PASSAGE -
────────────────────────────────────────

The request is part of Obama's three-year stonewall against Judicial Watch's inquiry into the Operation Fast and Furious"scandal, during which the Department of Justice watched while military-style weapons were bought in the United States and smuggled to Mexican drug gangs. The scandal went public once one of Obama's employees — a U.S. border guard — was killed by a criminal using one of the smuggled guns.

Late Oct. 22, moments before a judicial deadline, the White House sent the judge a 1,307-page list of 15,662 Fast and Furious documents that it wants to keep hidden from Judicial Watch and the public.

The list includes almost 20 emails between Attorney General Eric Holder and his wife, Sharon Malone.

Malone is not a government official, and so communications with her are not shielded by the "executive privilege" rules that keep internal White House documents secret.

"Americans will be astonished that Obama asserted executive privilege over Eric Holder's emails to his wife about Fast and Furious," said a Thursday statement from Judicial Watch president Tom Fitton.

────────────────────────────────────────

GIVEN DATA -
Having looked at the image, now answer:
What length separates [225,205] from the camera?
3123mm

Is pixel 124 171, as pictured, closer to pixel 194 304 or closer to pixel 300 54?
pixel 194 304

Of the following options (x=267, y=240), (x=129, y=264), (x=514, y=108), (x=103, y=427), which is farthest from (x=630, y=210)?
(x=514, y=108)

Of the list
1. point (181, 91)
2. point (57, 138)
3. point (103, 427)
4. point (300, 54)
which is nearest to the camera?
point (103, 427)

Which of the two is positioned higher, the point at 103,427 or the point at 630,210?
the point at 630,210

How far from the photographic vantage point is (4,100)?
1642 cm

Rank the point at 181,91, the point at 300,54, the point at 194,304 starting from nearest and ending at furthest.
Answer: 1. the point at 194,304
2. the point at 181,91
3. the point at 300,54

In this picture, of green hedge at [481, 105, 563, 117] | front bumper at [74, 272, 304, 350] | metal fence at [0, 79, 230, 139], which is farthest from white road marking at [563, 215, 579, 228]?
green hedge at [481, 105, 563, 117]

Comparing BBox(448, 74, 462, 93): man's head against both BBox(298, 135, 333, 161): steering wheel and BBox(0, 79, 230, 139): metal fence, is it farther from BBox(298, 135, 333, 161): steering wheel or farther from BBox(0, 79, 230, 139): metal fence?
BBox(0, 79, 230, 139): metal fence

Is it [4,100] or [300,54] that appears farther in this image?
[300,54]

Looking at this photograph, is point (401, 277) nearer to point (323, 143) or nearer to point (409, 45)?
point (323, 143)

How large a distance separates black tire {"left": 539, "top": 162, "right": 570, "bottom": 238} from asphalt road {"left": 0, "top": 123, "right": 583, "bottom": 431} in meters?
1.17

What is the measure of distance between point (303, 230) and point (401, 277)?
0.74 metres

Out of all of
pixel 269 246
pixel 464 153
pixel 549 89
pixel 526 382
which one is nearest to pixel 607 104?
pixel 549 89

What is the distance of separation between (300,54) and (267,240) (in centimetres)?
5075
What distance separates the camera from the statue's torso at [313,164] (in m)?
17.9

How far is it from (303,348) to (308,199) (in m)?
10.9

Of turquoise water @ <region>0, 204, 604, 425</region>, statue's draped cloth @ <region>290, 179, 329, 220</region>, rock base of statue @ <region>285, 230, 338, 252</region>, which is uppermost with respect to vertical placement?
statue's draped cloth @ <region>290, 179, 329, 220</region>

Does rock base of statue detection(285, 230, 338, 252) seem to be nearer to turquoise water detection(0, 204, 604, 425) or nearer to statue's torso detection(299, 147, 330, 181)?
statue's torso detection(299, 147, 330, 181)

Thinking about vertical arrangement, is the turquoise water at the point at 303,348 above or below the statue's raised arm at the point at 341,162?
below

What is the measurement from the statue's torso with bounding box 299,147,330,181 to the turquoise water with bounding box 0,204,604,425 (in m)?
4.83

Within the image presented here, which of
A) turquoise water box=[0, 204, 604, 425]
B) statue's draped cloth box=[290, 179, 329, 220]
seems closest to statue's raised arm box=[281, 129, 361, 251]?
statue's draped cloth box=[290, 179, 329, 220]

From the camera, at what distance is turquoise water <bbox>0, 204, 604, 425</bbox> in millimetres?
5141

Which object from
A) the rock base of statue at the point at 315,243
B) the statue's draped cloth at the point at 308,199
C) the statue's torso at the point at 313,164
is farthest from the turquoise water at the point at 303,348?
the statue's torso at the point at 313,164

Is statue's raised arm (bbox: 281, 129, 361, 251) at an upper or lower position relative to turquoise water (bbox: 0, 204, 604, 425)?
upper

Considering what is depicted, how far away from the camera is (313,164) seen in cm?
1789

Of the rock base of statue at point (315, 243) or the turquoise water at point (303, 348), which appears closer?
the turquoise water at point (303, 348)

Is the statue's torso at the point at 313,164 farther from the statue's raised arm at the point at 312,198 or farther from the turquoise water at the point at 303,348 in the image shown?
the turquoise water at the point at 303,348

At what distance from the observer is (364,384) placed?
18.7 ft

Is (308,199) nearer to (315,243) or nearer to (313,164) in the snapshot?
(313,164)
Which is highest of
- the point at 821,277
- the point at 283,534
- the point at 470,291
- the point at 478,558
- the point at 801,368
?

────────────────────────────────────────

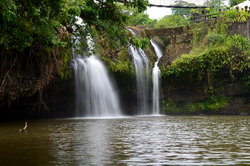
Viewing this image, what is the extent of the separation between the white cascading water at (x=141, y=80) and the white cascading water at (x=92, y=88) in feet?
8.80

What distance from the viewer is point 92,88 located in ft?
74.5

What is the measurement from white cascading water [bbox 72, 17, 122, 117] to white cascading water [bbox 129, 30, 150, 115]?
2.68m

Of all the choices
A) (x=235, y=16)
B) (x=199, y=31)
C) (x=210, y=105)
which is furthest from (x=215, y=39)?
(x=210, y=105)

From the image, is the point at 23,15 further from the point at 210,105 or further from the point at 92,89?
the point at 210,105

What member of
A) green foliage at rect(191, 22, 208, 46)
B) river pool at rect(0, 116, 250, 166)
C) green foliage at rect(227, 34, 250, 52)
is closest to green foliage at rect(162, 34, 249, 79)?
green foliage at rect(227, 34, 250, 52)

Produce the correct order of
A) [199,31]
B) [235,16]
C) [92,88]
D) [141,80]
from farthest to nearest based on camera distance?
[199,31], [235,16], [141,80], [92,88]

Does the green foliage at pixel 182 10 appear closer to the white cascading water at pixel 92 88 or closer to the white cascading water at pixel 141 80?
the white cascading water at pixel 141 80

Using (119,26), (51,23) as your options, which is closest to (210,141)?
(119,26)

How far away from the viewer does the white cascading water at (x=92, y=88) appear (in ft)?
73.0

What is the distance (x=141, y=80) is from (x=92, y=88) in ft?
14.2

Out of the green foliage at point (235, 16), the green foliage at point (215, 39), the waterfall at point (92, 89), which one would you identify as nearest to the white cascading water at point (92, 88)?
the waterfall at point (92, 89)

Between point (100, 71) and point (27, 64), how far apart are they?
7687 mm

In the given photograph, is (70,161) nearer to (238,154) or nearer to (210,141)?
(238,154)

────────────────────────────────────────

TASK 1 - Retype the stretch of the Fast and Furious passage from "The list includes" through "House documents secret." with no changes.
TASK 2 - In the Fast and Furious passage, how many documents appear on the list the White House sent the judge?

YOUR SOLUTION 1 -
The list includes almost 20 emails between Attorney General Eric Holder and his wife, Sharon Malone.

Malone is not a government official, and so communications with her are not shielded by the "executive privilege" rules that keep internal White House documents secret.

YOUR SOLUTION 2 - 15,662 documents.